First we need to describe the system we'll be simulating. With biomolecular systems, this is often done with an initial PDB structure and a choice of force field. For the toy model, we need to give a snapshot as a template, as well as a potential energy surface. The template snapshot also includes a pointer to the topology information (which is relatively simple for the toy systems.)

In [None]:
# convenience for the toy dynamics
import openpathsampling.engines.toy as toys

# Toy_PES supports adding/subtracting various PESs. 
# The OuterWalls PES type gives an x^6+y^6 boundary to the system.
pes = (
    toys.OuterWalls(sigma=[1.0, 1.0], x0=[0.0, 0.0])
    + toys.Gaussian(A=-0.7, alpha=[12.0, 12.0], x0=[0.0, 0.4])
    + toys.Gaussian(A=-0.7, alpha=[12.0, 12.0], x0=[-0.5, -0.5]) 
    + toys.Gaussian(A=-0.7, alpha=[12.0, 12.0], x0=[0.5, -0.5])
)

topology=toys.Topology(
    n_spatial=2,
    masses=[1.0, 1.0],
    pes=pes
)

integ = toys.LangevinBAOABIntegrator(dt=0.02, temperature=0.1, gamma=2.5)

options={
    'integ' : integ,
    'n_frames_max' : 5000,
    'n_steps_per_frame' : 1
}

engine = toys.Engine(
    options=options,
    topology=topology
)

Now let's look at the potential energy surface we've created:

In [None]:
plot = ToyPlot()
plot.contour_range = np.arange(-1.5, 1.0, 0.1)
plot.add_pes(pes)
fig = plot.plot()

## Defining collective variables

TIS methods usually require that you define states and interfaces before starting the simulation. State and interfaces are both defined in terms of `Volume` objects. The most common type of `Volume` is one based on some set of collective variables, so the first thing we have to do is to define the collective variable.

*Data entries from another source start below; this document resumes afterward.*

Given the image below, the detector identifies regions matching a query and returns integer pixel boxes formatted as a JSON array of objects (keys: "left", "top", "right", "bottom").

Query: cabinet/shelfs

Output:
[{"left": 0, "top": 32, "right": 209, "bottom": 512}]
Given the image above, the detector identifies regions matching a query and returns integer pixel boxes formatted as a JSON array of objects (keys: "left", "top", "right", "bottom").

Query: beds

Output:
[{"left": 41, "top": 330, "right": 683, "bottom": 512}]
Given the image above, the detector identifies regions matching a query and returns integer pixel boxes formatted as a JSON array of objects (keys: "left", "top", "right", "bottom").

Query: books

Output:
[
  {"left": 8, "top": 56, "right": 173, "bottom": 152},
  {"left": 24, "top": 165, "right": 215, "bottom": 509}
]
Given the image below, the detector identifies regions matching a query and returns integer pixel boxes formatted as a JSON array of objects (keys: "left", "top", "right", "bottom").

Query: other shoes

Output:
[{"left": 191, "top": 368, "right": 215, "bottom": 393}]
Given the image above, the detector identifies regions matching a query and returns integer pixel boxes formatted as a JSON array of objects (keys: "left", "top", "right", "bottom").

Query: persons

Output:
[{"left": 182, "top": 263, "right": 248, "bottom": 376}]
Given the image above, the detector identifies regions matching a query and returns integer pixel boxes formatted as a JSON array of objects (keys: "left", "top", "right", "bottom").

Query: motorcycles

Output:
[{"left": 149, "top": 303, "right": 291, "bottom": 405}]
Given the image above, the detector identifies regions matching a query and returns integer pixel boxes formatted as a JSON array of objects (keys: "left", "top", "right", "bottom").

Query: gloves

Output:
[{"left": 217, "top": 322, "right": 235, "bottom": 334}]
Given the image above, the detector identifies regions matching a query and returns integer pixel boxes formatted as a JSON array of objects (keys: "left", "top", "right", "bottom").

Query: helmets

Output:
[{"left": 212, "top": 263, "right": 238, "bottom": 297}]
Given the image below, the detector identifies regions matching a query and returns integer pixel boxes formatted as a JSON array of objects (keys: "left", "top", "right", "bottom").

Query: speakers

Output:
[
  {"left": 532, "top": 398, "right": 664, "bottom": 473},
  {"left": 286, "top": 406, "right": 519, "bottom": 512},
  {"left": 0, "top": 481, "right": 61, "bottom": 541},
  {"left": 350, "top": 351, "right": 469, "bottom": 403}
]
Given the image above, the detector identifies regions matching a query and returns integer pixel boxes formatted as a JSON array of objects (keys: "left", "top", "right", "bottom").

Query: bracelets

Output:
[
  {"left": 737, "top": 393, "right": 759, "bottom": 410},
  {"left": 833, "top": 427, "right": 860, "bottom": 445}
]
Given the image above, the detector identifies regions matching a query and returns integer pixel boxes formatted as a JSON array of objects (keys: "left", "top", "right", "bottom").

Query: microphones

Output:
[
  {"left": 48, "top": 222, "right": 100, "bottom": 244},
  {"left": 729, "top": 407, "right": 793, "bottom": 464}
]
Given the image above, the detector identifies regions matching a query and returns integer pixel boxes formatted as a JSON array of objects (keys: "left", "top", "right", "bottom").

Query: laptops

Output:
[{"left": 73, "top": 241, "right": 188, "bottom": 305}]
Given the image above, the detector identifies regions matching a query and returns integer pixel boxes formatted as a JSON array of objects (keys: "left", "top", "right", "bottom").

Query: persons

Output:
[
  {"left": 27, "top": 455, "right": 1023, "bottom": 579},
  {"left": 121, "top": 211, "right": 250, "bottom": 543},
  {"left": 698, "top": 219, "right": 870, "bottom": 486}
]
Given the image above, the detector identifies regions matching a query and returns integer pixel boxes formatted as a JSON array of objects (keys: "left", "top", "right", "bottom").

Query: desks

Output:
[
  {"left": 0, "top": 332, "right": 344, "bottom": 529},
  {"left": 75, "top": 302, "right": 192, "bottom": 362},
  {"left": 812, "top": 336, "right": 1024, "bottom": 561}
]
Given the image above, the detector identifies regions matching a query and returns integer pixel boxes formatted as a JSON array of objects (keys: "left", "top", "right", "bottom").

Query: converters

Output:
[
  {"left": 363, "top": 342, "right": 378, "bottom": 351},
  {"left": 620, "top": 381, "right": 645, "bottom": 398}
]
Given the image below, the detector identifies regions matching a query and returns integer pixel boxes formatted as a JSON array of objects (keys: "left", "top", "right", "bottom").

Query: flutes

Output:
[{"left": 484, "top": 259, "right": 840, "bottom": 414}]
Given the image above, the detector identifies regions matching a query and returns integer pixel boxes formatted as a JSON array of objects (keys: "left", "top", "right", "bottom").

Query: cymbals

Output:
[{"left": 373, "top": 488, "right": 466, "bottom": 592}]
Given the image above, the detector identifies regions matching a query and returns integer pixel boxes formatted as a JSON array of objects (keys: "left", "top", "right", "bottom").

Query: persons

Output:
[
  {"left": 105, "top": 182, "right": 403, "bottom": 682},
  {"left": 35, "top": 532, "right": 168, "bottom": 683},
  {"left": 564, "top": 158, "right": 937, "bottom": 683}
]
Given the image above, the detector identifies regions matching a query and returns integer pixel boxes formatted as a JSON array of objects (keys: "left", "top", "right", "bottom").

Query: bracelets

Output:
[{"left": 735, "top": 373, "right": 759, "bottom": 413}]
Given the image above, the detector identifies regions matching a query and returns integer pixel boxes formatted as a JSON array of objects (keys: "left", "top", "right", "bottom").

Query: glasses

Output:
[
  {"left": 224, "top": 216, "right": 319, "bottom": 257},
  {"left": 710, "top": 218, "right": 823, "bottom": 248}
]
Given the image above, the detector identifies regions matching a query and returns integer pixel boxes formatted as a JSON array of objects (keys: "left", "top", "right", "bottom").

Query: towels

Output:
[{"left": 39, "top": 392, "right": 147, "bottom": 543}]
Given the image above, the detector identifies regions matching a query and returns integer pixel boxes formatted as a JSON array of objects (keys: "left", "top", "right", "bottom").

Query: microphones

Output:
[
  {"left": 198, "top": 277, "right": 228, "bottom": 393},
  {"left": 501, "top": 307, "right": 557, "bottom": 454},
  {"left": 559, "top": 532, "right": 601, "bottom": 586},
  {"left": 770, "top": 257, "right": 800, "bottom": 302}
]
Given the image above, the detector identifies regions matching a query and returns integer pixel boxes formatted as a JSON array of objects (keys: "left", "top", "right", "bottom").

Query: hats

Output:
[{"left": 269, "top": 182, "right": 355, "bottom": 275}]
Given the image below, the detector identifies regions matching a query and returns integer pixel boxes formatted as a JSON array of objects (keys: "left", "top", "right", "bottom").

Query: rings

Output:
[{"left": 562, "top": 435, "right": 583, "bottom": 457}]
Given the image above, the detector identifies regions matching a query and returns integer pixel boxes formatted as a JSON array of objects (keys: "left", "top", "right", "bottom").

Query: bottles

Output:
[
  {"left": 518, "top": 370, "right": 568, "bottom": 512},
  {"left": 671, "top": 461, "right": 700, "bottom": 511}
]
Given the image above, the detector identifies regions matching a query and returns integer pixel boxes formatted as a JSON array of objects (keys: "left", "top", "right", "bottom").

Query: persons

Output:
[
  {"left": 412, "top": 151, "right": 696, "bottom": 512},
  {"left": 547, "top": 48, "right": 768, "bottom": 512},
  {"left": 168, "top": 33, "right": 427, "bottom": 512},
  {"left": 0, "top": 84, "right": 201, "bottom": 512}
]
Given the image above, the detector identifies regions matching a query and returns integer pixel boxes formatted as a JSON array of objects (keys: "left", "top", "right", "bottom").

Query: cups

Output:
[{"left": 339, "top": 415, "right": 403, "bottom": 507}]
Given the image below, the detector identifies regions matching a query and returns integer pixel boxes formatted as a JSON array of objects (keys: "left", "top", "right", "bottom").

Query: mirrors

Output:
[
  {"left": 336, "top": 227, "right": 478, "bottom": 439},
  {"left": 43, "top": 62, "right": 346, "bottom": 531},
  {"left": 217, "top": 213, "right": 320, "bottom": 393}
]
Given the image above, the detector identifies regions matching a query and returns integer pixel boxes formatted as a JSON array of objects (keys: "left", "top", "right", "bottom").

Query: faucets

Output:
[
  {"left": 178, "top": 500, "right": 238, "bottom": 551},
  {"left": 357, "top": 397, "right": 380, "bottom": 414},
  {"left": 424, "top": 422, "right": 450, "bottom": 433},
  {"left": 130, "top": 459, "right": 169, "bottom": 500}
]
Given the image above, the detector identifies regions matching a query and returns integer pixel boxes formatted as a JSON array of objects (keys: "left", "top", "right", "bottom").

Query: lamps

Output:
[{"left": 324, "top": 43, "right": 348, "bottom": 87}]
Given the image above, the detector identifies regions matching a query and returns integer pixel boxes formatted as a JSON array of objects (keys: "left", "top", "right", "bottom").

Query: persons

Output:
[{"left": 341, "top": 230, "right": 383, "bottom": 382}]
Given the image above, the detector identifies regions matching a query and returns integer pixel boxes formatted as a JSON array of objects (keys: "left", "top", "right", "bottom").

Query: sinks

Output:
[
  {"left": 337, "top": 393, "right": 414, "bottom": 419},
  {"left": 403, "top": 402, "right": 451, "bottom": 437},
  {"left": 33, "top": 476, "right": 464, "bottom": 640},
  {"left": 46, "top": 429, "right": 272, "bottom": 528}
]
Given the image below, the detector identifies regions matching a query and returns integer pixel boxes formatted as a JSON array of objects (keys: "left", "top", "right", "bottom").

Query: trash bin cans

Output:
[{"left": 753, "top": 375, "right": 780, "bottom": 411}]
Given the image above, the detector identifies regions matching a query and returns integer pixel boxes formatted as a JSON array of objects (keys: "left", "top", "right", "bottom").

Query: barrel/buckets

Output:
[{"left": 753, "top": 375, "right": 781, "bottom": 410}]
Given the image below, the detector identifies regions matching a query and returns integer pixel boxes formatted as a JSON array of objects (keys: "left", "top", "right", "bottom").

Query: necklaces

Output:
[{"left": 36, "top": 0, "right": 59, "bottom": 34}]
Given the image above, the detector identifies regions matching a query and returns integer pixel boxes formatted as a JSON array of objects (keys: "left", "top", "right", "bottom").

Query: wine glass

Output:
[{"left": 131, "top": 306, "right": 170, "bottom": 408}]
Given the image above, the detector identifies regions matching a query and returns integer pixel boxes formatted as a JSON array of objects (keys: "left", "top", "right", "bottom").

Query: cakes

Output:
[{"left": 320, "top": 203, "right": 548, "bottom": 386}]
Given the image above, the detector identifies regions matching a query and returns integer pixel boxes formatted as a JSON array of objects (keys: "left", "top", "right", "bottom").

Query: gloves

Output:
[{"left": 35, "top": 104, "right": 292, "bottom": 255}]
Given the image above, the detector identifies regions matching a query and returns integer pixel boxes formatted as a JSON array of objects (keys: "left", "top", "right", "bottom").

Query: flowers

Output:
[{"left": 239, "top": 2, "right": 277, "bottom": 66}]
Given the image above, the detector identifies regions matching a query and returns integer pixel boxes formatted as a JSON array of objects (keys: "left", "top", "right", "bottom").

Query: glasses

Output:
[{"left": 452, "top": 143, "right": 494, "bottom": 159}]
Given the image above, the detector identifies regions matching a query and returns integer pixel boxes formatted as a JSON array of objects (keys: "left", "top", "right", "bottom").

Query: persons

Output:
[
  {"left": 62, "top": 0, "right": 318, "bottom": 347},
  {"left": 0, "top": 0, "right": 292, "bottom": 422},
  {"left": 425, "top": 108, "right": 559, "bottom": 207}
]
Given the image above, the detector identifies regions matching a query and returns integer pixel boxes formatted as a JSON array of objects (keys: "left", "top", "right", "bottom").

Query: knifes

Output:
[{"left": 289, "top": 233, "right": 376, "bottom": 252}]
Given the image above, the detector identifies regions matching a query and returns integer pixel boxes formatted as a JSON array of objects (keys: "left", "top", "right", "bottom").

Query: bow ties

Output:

For this system, we'll define the collective variables as circles centered on the middle of the state. OPS allows us to define one function for the circle, which is parameterized by different centers. Note that each collective variable is in fact a separate function.

In [None]:
def circle(snapshot, center):
    import math
    return math.sqrt((snapshot.xyz[0][0]-center[0])**2 + (snapshot.xyz[0][1]-center[1])**2)
    
opA = paths.CoordinateFunctionCV(name="opA", f=circle, center=[-0.5, -0.5])
opB = paths.CoordinateFunctionCV(name="opB", f=circle, center=[0.5, -0.5])
opC = paths.CoordinateFunctionCV(name="opC", f=circle, center=[0.0, 0.4])

## Defining states and interfaces

Next we'll use those collective variables to define both states and interfaces. In this example, the innermost interface is the same as the state definition; this does not have to be the case, but when it is not, you should make sure that all frames in the state definition are also inside the innermost interface. The `VolumeInterfaceSet` gives a shortcut to create the full set of volume objects using the same collective variable.

In [None]:
stateA = paths.CVDefinedVolume(collectivevariable=opA, lambda_min=0.0, lambda_max=0.2)
stateB = paths.CVDefinedVolume(collectivevariable=opB, lambda_min=0.0, lambda_max=0.2)
stateC = paths.CVDefinedVolume(collectivevariable=opC, lambda_min=0.0, lambda_max=0.2)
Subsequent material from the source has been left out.